- Exercises to complete
**a)** From the Kilian Jornet passage, return the span that begins at the words "But does he" and ends after "the Normans 13.". Copy it word for word.
**b)** According to the Kilian Jornet passage, where did Jornet and Forsberg move after years of living in Chamonix?
**c)** List every individual mountain that the Kilian Jornet passage mentions by name.

-- Passage for review follows --

Back then, he relied mostly on raw talent, Jornet said. “I train much better now, I know I need to prepare specifically and put in the work.”

But does he ever just kick back and spend a weekend sprawled on the couch, a remote in one hand and a bowl of ice cream in the other?

“For me, that’s not relaxing,” he said, recalling the time he and his wife, Emelie Forsberg, also a world champion runner and skier, tried to take a normal vacation.

They had just completed a race on Reunion Island, off the coast of Madagascar, when they decided to spend a week on the nearby tropical island of Mauritius.

“We said we’d just sit on the beach and read books, and that’s all,” Jornet said. But by the end of the first day they looked at each other and wondered if they should change their flight to get back to running and skiing in the mountains. “It was like, yes, yes, yes for both of us,” Jornet said.

Spanish mountaineer Kilian Jornet in the Sierra Nevada range known as the Normans 13.

Spanish mountaineer Kilian Jornet in the Sierra Nevada range known as the Normans 13, which connects 13 summits over 14,000 feet.

(Andy Cochrane)

After years living in Chamonix, France, a hard-partying resort in the Alps regarded as the mountain sports capital of the world, Jornet and Forsberg moved to a house by a remote fjord in Norway. It’s a quiet place to raise their three young children, grow their own vegetables and train in the surrounding mountains, some of which have no names.

“Sometimes when you’re climbing Everest, or Mont Blanc, or Mt. Whitney, it’s like you’re climbing the famous name,” Jornet said. As he matures, he prefers climbing mountains simply “because they’re beautiful.”

But he still craves big challenges.

Last year, he climbed all 82 summits in the Alps over 4,000 meters (13,123 feet) in 19 days, traveling the 750 miles between them on foot and bicycle.

“This was, without any doubt, the most challenging thing I’ve ever done in my life, mentally, physically, and technically,” he wrote on social media. “But also maybe the most beautiful.”

That got him thinking even bigger, trying to imagine the most “aesthetic line” for a similar expedition in the United States.

After landing in Denver last month, he went straight to the trailhead for 14,256-foot Longs Peak. “But I really felt like crap,” he said, blaming a combination of jet lag and the air being so much drier in Colorado than in Norway.

For the first week, he wondered if he should just quit. But then, somewhere along the way, his body switched, “from fighting to adapting,” and he settled into a comfortable rhythm.

After summiting 56 mountains in Colorado, Jornet hopped on his bike and pedaled 900 miles to California, where 15 more high peaks awaited. At times, the headwind was so brutal he slowed to a maddening crawl, even when going downhill.

-- Passage for review concluded --
-- Material shown follows --

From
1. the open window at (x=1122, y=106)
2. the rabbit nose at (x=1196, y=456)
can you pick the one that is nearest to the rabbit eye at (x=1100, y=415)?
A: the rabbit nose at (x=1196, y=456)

-- Material shown concluded --

- Exercise answers
**a)**
But does he ever just kick back and spend a weekend sprawled on the couch, a remote in one hand and a bowl of ice cream in the other?

“For me, that’s not relaxing,” he said, recalling the time he and his wife, Emelie Forsberg, also a world champion runner and skier, tried to take a normal vacation.

They had just completed a race on Reunion Island, off the coast of Madagascar, when they decided to spend a week on the nearby tropical island of Mauritius.

“We said we’d just sit on the beach and read books, and that’s all,” Jornet said. But by the end of the first day they looked at each other and wondered if they should change their flight to get back to running and skiing in the mountains. “It was like, yes, yes, yes for both of us,” Jornet said.

Spanish mountaineer Kilian Jornet in the Sierra Nevada range known as the Normans 13.

**b)** To a house by a remote fjord in Norway.

**c)** Everest, Mont Blanc, Mt. Whitney, Longs Peak